Book 3 of 52: The Green Year: 365 Small Things You Can Do to Make a Big Difference
I read The Green Year: 365 Small Things You Can Do to Make a Big Difference
(Pub date Dec. 2) by Jodi Helmer because I interviewed her about “green” holidays and one very green lady for an article I’m writing for The Philadelphia Inquirer. I started flipping through the book about a half hour before the interview, and finished it later that night.
It’s an easy read, which is a good thing for this kind of book. I write quite a bit about green topics, and I run into a lot of people who think that it would cost way too much money and time to switch over to a green lifestyle.
That’s why Jodi’s book is a perfect way to get into a greener life, or give your own green ways a tune up. It’s 365 ways to be more planet friendly and, yes, you can do just about every one in one day. That’s also why it was a quick read — it’s one item per page, and they don’t walways fill the page.
Now, when I started in, I figured I was a green smarty pants and had already done at least 75 percent of the things she suggests on the book.
FAIL.
I started putting stickies on all those that I wanted to do and ended up filling who knows how many pages — at least three colors of my sticky pack, though I will say that I checked off a few dozen as “done.”

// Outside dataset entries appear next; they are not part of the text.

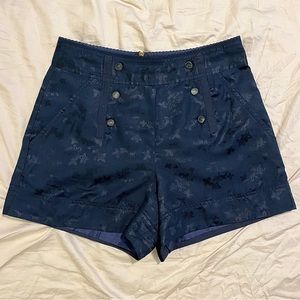 Marc by Marc Jacob’s Sailor Floral Silk Navy High Waist Shorts Size 4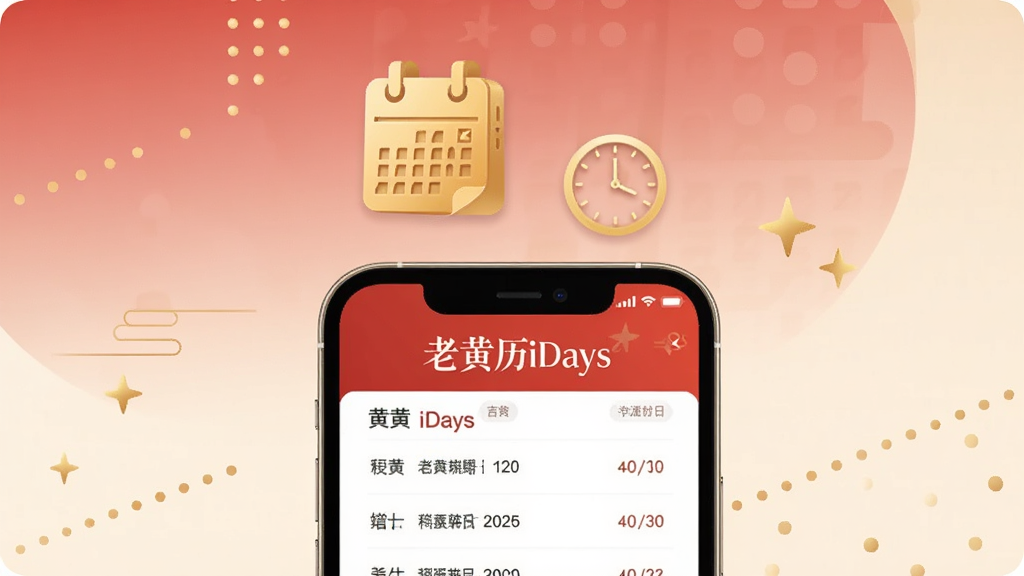 画面采用居中构图,一部手机屏幕显示老黄历iDays吉日查询结果列表,手机上方悬浮金色日历图标与时钟图标,背景为柔和渐变红色与米色,布局简洁,风格现代国风,细节处加入小颗金色星星与圆点装饰,画面干净,高清画质,无多余元素,图片中文字为“老黄历iDays”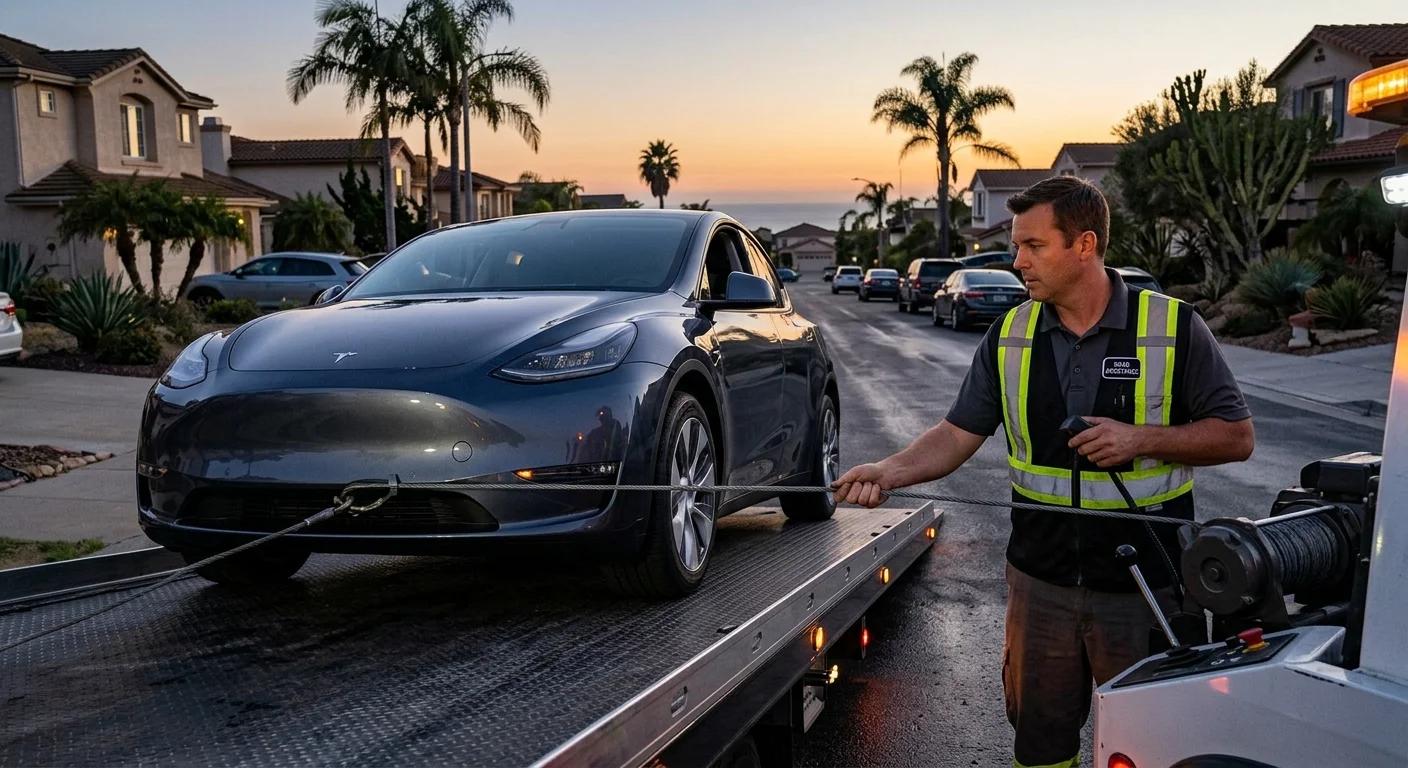 A Tesla being winched onto a flatbed at dusk, wheels pointed straight, a technician guiding the cable.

Some suggestions are those that I keep MEANING to do, like insulating my water heater (January 4) and switch to cloth dinner napkins (March 2). Others are bigger steps I would like to take plan a vegetable garden (April 28) and buy houseplants (May 17) — they may seem easy, but not for those if us born sans the green thumb. I even learned about www.greensingles.com. How cool!
But this did remind me that I do a lot even if I’m not perfect. I took PATCO to Rutgers-Camden where I teach instead of driving. I probably would have saved money driving, but not time, pollution and aggration. I shopped the Collingswood Farmer’s Market whenever I could so that I was eating local fresh produce and supporting local farmers (last weekend of the season is this year. Sniff, sniff). As I wrote for an upcoming issue of Edible Jersey magazine, I don’t have to take out the trash every week because of how much I compost. I’m going to probably get rid of my garbage disposal becauses I just don’t use it, and the extra storage space under the sink would be nice.
So do I recommend this book? Of course I do — a great holiday gift for the greenie or future-greenie in your life. Or for yourself, of course.